- What you need to do
Reproduce the line with "Blaue Boote im Hafen von Essaouira Stockbild" and everything after it in the listing below, exactly, both ends included. No pictures.
Segment Open
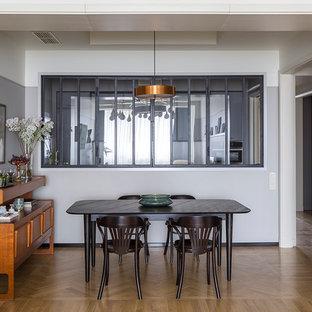 Новый формат декора квартиры: столовая среднего размера в современном стиле с серыми стенами и паркетным полом среднего тона без камина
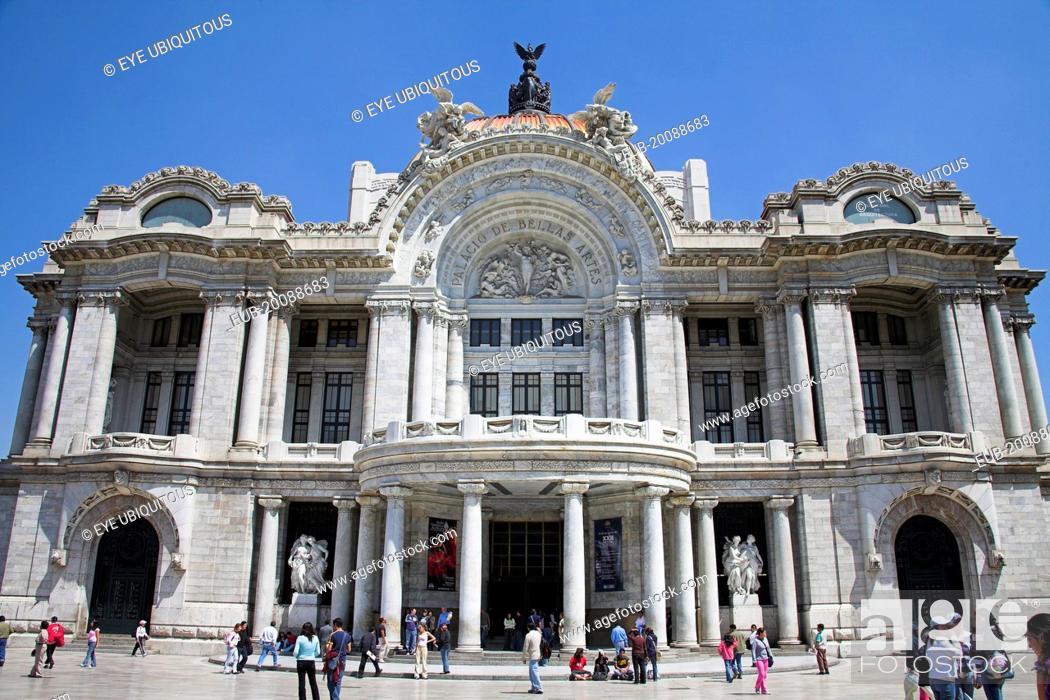 Stock Photo: Palacio de las Bellas Artes, and Museo Nacional de Arquitectura, Alameda Central.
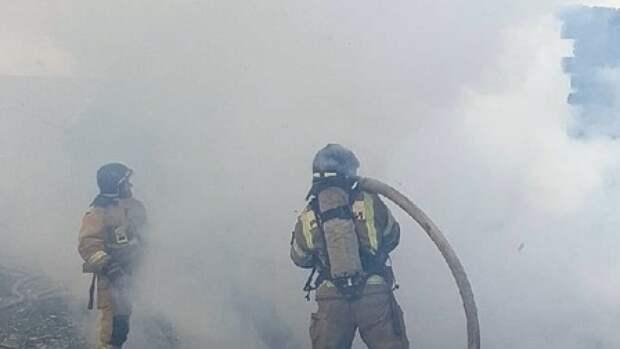 Крупный пожар потушен в Петроградском районе Петербурга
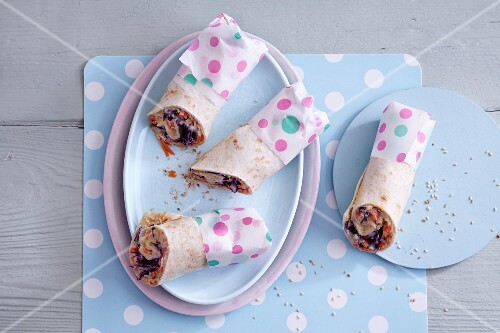 Carrot and hummus wrap with red cabbage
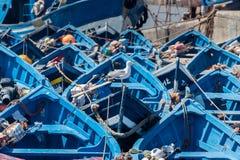 Blaue Boote im Hafen von Essaouira Stockbild
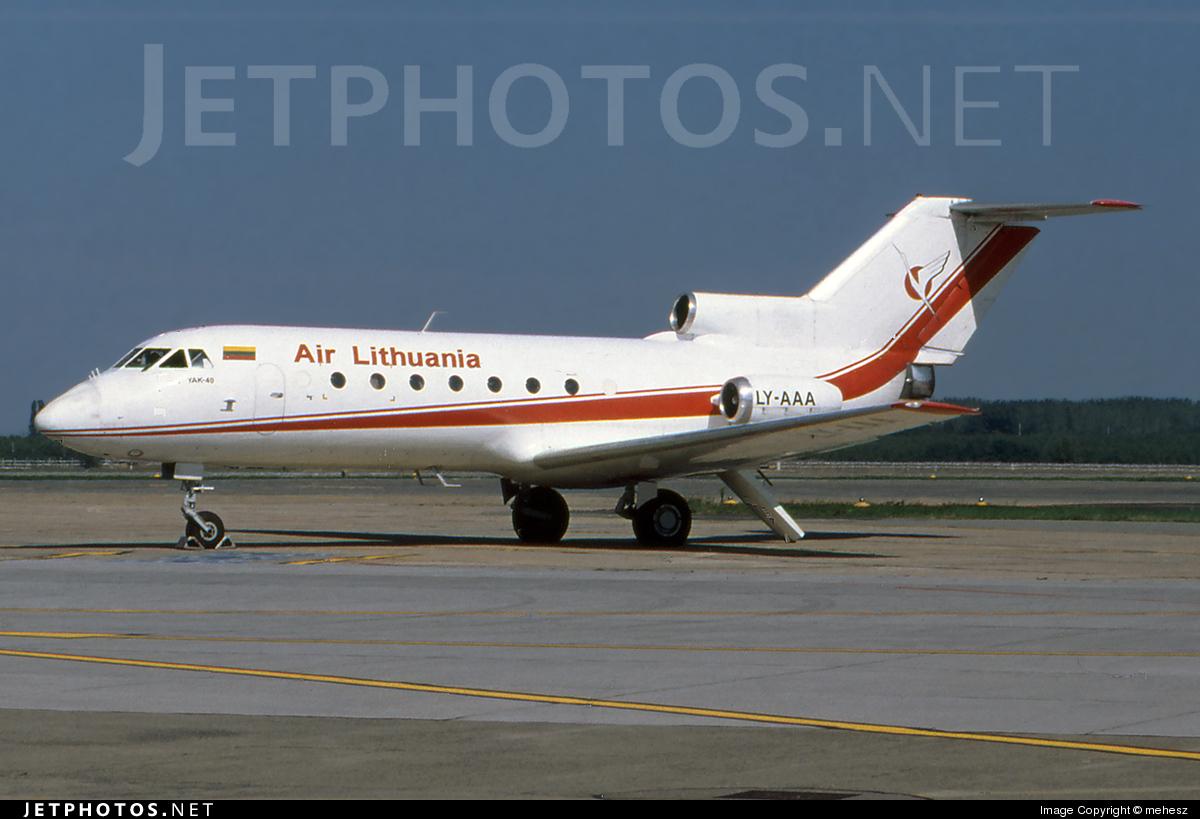 LY-AAA - Yakovlev Yak-40 - Air Lithuania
Segment Closed
- Exercise response
 Blaue Boote im Hafen von Essaouira Stockbild
 LY-AAA - Yakovlev Yak-40 - Air Lithuania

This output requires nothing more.